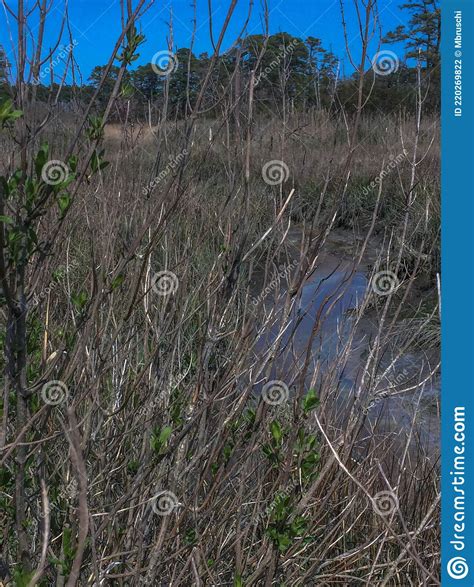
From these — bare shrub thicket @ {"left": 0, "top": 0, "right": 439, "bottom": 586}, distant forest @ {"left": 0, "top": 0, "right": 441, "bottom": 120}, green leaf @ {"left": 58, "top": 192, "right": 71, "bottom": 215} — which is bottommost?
bare shrub thicket @ {"left": 0, "top": 0, "right": 439, "bottom": 586}

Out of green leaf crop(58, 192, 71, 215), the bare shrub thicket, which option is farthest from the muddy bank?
green leaf crop(58, 192, 71, 215)

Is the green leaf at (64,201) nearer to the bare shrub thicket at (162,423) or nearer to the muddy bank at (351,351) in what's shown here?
the bare shrub thicket at (162,423)

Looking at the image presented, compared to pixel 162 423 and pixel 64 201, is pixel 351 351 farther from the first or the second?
pixel 64 201

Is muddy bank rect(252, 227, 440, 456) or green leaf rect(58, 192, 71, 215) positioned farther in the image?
muddy bank rect(252, 227, 440, 456)

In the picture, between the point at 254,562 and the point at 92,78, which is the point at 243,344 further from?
the point at 92,78

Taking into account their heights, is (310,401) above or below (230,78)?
below

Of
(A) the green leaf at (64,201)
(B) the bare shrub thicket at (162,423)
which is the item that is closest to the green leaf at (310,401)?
(B) the bare shrub thicket at (162,423)

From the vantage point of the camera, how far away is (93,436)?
6.18 feet

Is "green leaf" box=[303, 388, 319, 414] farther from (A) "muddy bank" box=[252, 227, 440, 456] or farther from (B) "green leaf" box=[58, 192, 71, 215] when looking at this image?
(B) "green leaf" box=[58, 192, 71, 215]

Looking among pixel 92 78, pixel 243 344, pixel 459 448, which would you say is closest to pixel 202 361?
pixel 243 344

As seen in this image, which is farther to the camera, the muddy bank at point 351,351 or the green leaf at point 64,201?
the muddy bank at point 351,351

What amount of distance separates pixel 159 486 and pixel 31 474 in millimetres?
466

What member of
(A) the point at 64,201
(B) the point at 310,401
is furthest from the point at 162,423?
(A) the point at 64,201

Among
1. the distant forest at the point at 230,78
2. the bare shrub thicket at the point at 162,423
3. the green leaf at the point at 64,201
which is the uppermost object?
the distant forest at the point at 230,78
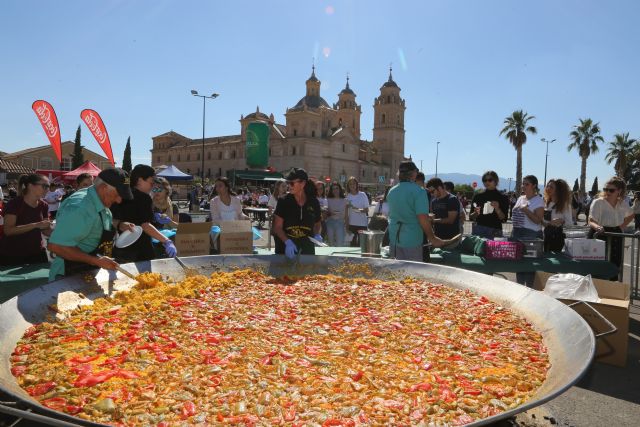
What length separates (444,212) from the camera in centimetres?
668

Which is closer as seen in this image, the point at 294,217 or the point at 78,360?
the point at 78,360

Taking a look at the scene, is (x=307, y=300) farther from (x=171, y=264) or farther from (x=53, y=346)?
(x=53, y=346)

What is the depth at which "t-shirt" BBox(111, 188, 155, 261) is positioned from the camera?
4.48 m

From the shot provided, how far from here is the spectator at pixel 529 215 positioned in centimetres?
652

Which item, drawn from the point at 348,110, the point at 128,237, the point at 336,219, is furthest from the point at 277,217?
the point at 348,110

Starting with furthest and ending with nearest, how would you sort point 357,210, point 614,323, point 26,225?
point 357,210 < point 26,225 < point 614,323

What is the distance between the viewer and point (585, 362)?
72.1 inches

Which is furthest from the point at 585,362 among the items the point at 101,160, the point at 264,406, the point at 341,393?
the point at 101,160

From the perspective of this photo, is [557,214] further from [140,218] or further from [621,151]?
[621,151]

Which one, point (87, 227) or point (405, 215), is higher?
point (405, 215)

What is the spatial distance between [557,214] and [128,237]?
623 cm

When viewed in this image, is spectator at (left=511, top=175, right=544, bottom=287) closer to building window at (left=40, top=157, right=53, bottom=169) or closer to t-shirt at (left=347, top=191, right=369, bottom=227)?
t-shirt at (left=347, top=191, right=369, bottom=227)

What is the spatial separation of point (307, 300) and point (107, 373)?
70.2 inches

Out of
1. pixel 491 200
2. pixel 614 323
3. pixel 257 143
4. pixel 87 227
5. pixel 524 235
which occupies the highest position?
pixel 257 143
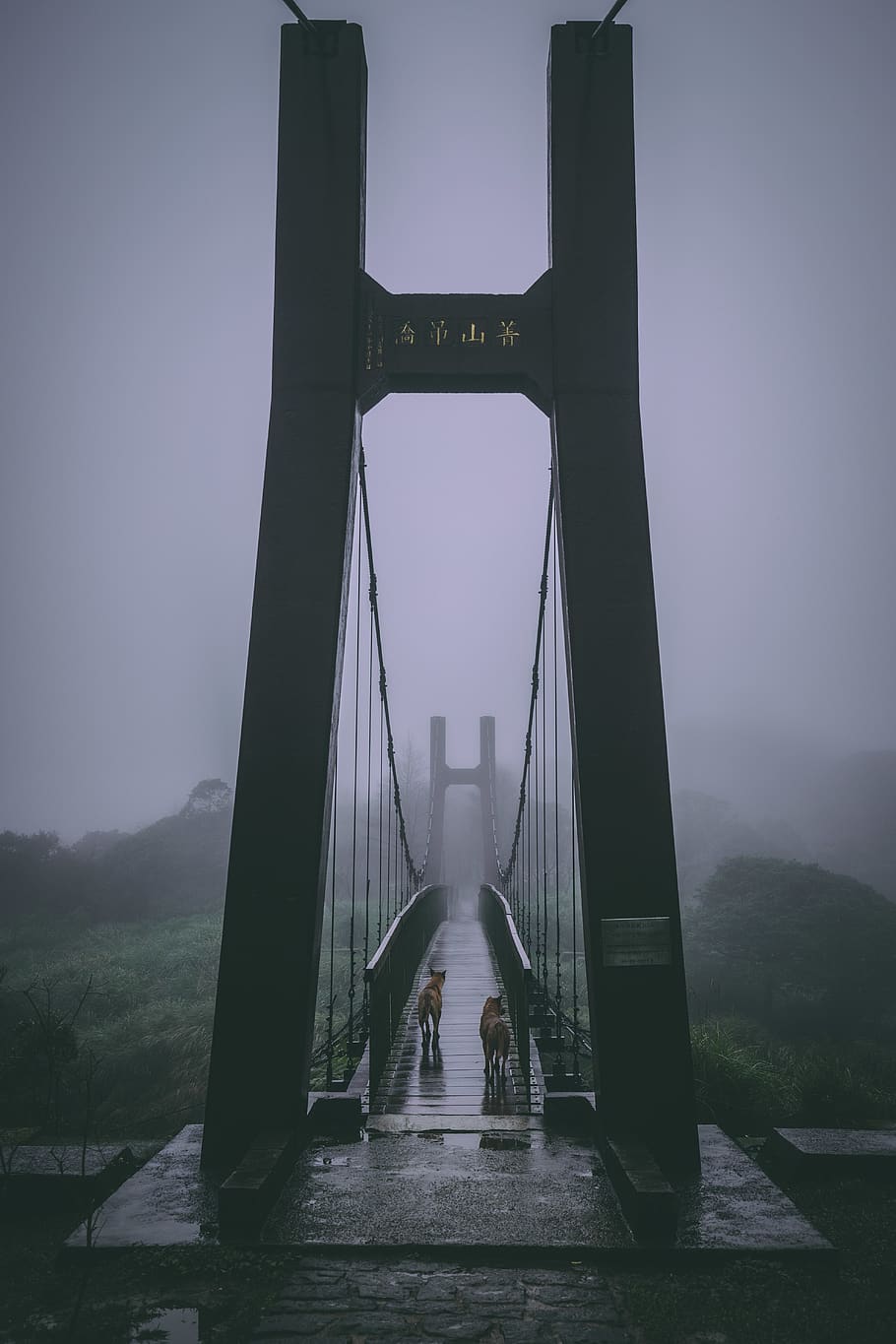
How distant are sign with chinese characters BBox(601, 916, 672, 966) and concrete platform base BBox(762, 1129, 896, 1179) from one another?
3.43 ft

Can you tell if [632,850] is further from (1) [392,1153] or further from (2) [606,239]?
(2) [606,239]

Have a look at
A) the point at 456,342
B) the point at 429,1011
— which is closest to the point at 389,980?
the point at 429,1011

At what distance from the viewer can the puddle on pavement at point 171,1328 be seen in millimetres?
2185

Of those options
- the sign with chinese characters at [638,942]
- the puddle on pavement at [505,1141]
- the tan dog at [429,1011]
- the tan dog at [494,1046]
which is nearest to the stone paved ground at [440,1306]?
the puddle on pavement at [505,1141]

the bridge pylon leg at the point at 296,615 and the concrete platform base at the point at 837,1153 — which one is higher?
the bridge pylon leg at the point at 296,615

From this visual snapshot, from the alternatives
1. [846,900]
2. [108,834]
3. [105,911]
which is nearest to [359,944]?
[105,911]

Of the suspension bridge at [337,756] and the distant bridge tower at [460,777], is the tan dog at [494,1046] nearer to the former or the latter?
the suspension bridge at [337,756]

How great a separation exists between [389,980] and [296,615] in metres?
2.91

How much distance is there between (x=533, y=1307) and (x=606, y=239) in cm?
447

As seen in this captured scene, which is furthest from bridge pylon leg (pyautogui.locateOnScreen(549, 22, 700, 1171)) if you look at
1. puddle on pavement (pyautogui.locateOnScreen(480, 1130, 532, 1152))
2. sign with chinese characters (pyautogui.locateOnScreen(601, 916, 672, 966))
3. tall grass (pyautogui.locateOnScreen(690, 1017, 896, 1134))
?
tall grass (pyautogui.locateOnScreen(690, 1017, 896, 1134))

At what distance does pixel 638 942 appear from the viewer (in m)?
3.53

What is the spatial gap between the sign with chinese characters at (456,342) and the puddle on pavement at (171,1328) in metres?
3.75

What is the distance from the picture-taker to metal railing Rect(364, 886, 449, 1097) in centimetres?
446

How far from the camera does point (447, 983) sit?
861 centimetres
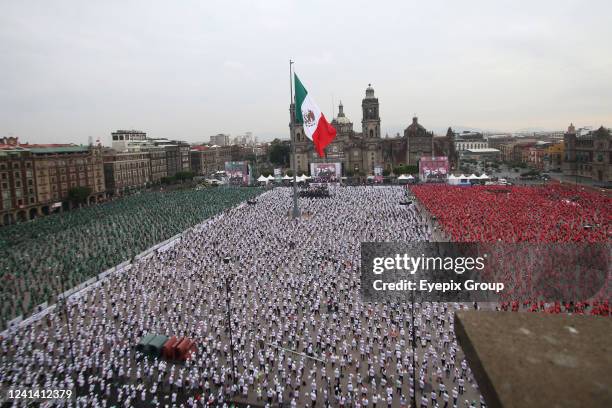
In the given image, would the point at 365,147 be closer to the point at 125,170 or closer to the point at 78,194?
the point at 125,170

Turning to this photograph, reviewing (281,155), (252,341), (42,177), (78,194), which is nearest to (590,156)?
(281,155)

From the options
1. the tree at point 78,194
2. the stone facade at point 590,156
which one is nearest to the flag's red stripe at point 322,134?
the tree at point 78,194

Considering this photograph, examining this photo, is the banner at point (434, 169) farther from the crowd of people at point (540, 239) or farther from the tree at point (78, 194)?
the tree at point (78, 194)

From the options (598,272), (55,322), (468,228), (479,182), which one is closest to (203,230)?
(55,322)

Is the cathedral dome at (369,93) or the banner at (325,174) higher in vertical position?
the cathedral dome at (369,93)

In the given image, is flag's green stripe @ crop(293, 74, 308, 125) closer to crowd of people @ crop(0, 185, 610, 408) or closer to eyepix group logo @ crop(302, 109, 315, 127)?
eyepix group logo @ crop(302, 109, 315, 127)
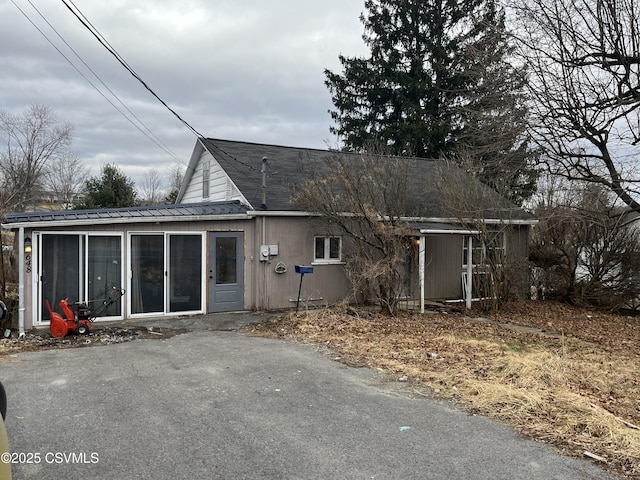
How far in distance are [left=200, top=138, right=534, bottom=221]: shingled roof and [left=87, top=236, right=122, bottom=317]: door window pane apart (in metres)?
3.58

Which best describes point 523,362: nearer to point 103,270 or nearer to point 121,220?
point 121,220

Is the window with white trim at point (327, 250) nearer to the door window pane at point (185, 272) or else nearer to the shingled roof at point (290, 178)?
the shingled roof at point (290, 178)

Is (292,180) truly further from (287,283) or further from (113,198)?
(113,198)

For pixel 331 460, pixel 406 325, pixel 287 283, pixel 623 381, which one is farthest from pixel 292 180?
pixel 331 460

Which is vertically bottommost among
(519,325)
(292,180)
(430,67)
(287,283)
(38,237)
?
(519,325)

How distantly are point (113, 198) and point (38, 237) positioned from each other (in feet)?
57.4

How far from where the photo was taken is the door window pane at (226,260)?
12.0m

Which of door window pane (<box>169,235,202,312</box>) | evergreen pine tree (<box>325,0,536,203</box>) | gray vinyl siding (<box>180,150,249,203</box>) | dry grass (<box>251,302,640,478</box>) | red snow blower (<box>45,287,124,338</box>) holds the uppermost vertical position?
evergreen pine tree (<box>325,0,536,203</box>)

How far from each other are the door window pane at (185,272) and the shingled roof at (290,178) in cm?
194

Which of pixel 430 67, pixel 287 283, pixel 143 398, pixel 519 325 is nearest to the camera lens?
pixel 143 398

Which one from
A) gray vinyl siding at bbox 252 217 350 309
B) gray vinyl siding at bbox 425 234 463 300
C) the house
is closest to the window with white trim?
the house

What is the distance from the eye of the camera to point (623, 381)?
20.7 feet

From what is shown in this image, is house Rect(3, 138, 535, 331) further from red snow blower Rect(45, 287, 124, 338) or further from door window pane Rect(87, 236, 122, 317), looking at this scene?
red snow blower Rect(45, 287, 124, 338)

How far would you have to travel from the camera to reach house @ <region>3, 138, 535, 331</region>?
10008 mm
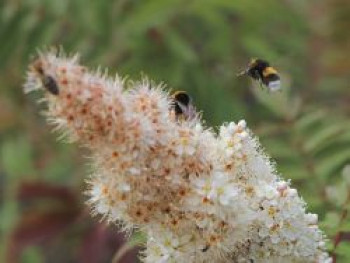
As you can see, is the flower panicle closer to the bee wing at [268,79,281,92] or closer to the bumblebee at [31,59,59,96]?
the bumblebee at [31,59,59,96]

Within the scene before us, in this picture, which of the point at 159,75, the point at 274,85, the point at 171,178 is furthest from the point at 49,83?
the point at 159,75

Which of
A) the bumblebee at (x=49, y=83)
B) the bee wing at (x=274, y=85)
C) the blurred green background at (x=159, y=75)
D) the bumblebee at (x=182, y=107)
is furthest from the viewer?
the blurred green background at (x=159, y=75)

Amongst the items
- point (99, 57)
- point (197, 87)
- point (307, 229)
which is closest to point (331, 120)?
point (197, 87)

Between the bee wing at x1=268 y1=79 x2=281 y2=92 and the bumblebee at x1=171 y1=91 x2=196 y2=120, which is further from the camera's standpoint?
the bee wing at x1=268 y1=79 x2=281 y2=92

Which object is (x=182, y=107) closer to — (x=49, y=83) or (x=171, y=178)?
(x=171, y=178)

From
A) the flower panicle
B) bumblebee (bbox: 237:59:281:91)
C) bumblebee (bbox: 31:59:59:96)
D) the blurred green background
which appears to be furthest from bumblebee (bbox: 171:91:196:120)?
the blurred green background

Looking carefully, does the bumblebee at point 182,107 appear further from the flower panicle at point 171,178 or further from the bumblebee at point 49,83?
the bumblebee at point 49,83

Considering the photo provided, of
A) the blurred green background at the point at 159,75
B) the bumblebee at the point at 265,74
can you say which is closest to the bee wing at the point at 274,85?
the bumblebee at the point at 265,74
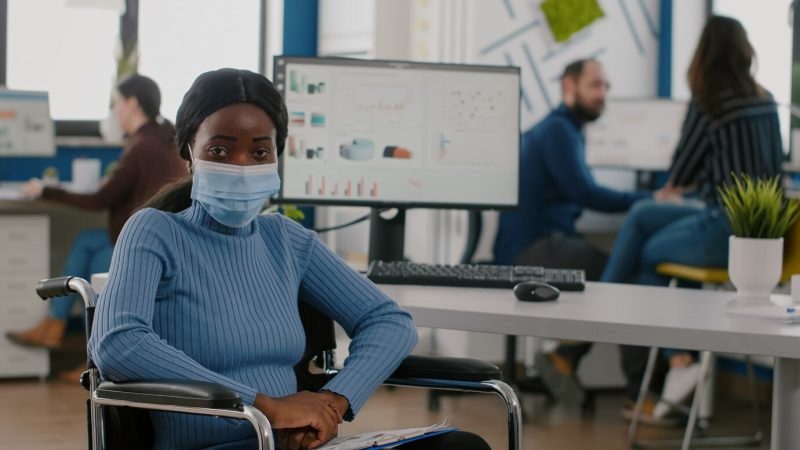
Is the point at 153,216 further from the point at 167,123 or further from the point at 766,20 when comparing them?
the point at 766,20

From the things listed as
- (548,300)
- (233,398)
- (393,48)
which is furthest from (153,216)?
(393,48)

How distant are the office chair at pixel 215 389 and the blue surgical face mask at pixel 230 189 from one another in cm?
24

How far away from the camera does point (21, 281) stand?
4.85m

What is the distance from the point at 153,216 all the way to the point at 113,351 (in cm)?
22

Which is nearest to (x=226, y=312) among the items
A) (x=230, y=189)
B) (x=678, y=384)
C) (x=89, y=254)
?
(x=230, y=189)

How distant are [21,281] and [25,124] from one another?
3.04ft

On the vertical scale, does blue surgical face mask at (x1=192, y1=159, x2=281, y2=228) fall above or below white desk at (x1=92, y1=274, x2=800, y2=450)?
above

Given task: Repeat, word for word, the part of the lines above that opens with the line containing "Starting with furthest" and closes with the line containing "70.2 inches", including both of those lines.

Final result:
Starting with furthest and ending with nearest, how would you sort point 357,210, point 614,323, point 26,225?
point 357,210 < point 26,225 < point 614,323

What is the distance between the viewer and point (585, 362)?
72.1 inches

Which is furthest from the point at 585,362 among the items the point at 101,160, the point at 264,406, the point at 341,393?
the point at 101,160

From the perspective of this photo, is [557,214] further from [140,218] or further from [621,151]?
[621,151]

Which one, point (87, 227) or point (405, 215), is higher?
point (405, 215)

What is the spatial distance between [557,214] and [128,237]?
623 cm

When viewed in this image, is spectator at (left=511, top=175, right=544, bottom=287) closer to building window at (left=40, top=157, right=53, bottom=169) or closer to t-shirt at (left=347, top=191, right=369, bottom=227)?
t-shirt at (left=347, top=191, right=369, bottom=227)

What is the spatial separation of point (307, 300) and point (107, 373)?
70.2 inches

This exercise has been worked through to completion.